* Given exercise 1 *
In the forum thread about the 240sx build, write out the stretch from "## Thrasher068 (Oct" through "hits and binds." again, swapping "harness" for "wiring loom".

* Provided passage *

+++

# Newbie needs help with 240



## cavazos (Oct 5, 2008)

Hi everyone Im new to the tuner world and I need some help buying some parts for the my 240sx. I did some homework and bought these parts but not sure where to go from here. 

SR20DET w/ tranny
HKS exhaust w/ down pipe
Greddy boost controller
HKS turbo timer
Blitz blow off valve
VIS carbon fiber hood
VIS carbon fiber trunk
Rims from a R32 Skyline
Skyline brake kit, (rotors, calipers, pads and lines)


Well thats all I have for now, I kind of have an idea of what to do but I know Im missing alot of stuff such as fuel pumps, injectors and other stuff but it's kind of overwelming right now and I could use some help to build this car. As of right now I have a budget of 9K to get this car as close to 300HP and to get it looking nice. Any help will helpfull


----------



## rogoman (Dec 16, 2004)

Some of the items you'll need:
- FMIC
- SR20 engine harness
- SR20 ECU
- Walbro-255 fuel pump


----------



## Trippen (Feb 21, 2006)

If you have never done a motor conversion and dont have anyone to help you this is going to be a long long road to driving your car.....As Rogo said I would have kept the KA motor for the same amount you have slapped down on an SR20 you could have had a 300+hp troque beast with the KA24de motor. But since you only did SR20 research I sugest you find a forum that can help you with it. Nico or other groups like that have advice for your situation.....If you decide to abandon the project ckeck out KA-t.org....Where panking SR20's is a way of life....


----------



## iluvmys13=] (Oct 15, 2008)

*for being new to the tuner world he picked up some pretty classy parts lol 
but swapping for begginers is almost impossible if he has no experience*


----------



## iluvmys13=] (Oct 15, 2008)

*ka parts needed*

will sr20 intake manifolds fit the ka ? thanks


----------



## rogoman (Dec 16, 2004)

iluvmys13=] said:


> will sr20 intake manifolds fit the ka ? thanks


Entirely two different motors so the intake will not fit.


----------



## Trippen (Feb 21, 2006)

He picked up parts that any of the Imports mags list as a parts list for an sr20...and few Fast and furious parts...


----------



## 180SX-X (Sep 21, 2003)

R32 Skyline wheels? So your planning on a 5-lug conversion also? do you know what you'll need for that?


----------



## redtoprps13 (Feb 12, 2007)

go easy on the guy. but like was suggested get a fmic and a fuel pump. also get your shit tuned. get a daughterboarded ecu. where are you located? my boy does sr ecu's really cheap and also tunes them to have launch control. i build up to 7 psi in neutral now. great for launching


----------



## trmn8r (Apr 16, 2005)

oh lord, i pray for u young grasshopper


----------



## Thrasher068 (Oct 26, 2008)

He needs a lot more then you think. Hoses, harness, ECU, Piping, & then he needs to mod the harness with the KA. Enjuku Racing in Orlando can build you a new SR20 harness but it gets $$$ but you don’t have the extra bundle of wire against the firewall. And you have to e-mail them and ask if they can do it. it isn’t a normal service. Then replace all the hoses. Not necessary but highly suggested because some hoses are a pain to get to when in the car. Re-Locate the heater hoses to the passenger side because the hoses with go around the block to the driver if not done and then you have a problem. Then get the EGR fitting out and replace it with just a regular fitting that sits flush with the extension. Sometime the steering column hits and binds.

+++

* Given exercise 2 *
Select each line of the entries below that contains the string "closer", matching its case exactly, and copy those lines.

* Records to use *
+++

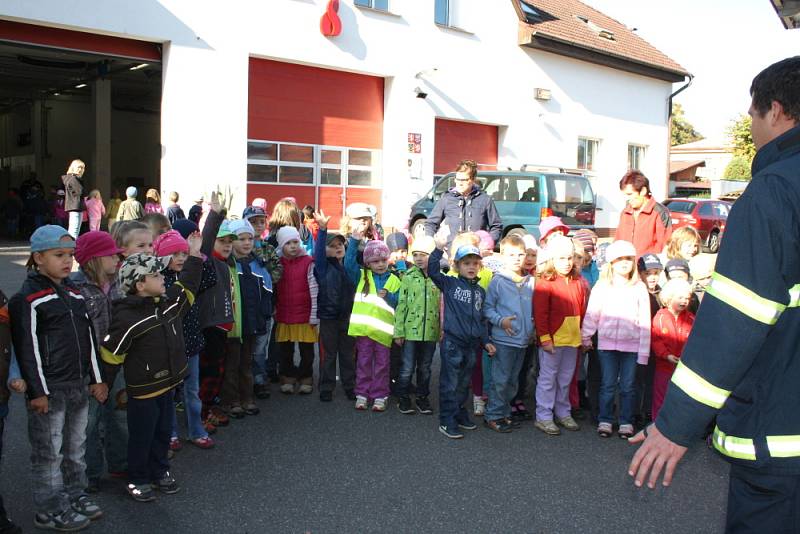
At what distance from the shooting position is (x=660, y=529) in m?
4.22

+++

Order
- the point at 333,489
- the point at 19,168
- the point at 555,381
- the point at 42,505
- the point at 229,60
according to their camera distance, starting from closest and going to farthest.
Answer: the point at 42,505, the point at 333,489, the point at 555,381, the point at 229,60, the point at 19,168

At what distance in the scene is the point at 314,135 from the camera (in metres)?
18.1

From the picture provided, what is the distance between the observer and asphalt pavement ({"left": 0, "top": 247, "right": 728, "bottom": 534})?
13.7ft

+++

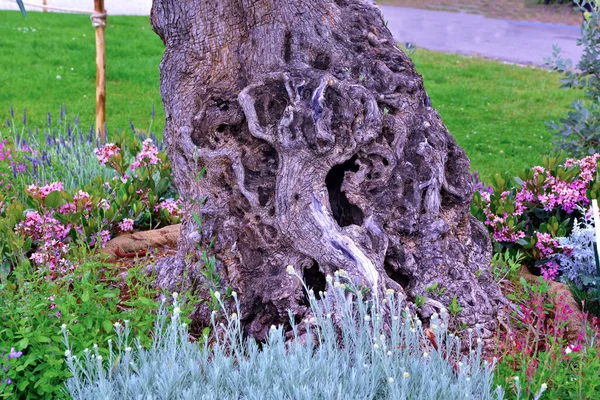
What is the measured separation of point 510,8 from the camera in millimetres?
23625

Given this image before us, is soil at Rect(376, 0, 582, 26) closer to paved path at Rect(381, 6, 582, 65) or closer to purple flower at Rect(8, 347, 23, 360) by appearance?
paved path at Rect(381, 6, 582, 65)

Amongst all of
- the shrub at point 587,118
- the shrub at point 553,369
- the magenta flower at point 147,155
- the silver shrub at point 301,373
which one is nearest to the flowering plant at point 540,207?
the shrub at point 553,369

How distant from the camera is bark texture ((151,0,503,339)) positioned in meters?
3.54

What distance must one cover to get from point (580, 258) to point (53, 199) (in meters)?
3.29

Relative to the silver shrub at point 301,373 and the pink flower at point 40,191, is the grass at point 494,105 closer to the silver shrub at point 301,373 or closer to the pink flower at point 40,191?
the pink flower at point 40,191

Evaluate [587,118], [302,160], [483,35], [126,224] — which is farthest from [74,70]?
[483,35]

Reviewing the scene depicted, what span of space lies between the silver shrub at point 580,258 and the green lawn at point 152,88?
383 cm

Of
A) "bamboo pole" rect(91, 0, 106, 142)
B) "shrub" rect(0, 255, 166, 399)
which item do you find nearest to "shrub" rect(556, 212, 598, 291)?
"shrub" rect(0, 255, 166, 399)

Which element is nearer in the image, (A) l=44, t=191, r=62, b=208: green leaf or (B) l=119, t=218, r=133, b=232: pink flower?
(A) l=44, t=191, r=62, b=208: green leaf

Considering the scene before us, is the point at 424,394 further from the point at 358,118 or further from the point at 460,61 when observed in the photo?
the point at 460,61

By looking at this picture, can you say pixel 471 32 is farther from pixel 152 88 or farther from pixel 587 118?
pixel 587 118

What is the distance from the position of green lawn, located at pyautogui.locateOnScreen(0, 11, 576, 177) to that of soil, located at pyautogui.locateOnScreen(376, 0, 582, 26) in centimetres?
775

+++

* Complete answer 1 *
## Thrasher068 (Oct 26, 2008)

He needs a lot more then you think. Hoses, wiring loom, ECU, Piping, & then he needs to mod the wiring loom with the KA. Enjuku Racing in Orlando can build you a new SR20 wiring loom but it gets $$$ but you don’t have the extra bundle of wire against the firewall. And you have to e-mail them and ask if they can do it. it isn’t a normal service. Then replace all the hoses. Not necessary but highly suggested because some hoses are a pain to get to when in the car. Re-Locate the heater hoses to the passenger side because the hoses with go around the block to the driver if not done and then you have a problem. Then get the EGR fitting out and replace it with just a regular fitting that sits flush with the extension. Sometime the steering column hits and binds.

* Complete answer 2 *
Given this image before us, is soil at Rect(376, 0, 582, 26) closer to paved path at Rect(381, 6, 582, 65) or closer to purple flower at Rect(8, 347, 23, 360) by appearance?
Relative to the silver shrub at point 301,373 and the pink flower at point 40,191, is the grass at point 494,105 closer to the silver shrub at point 301,373 or closer to the pink flower at point 40,191?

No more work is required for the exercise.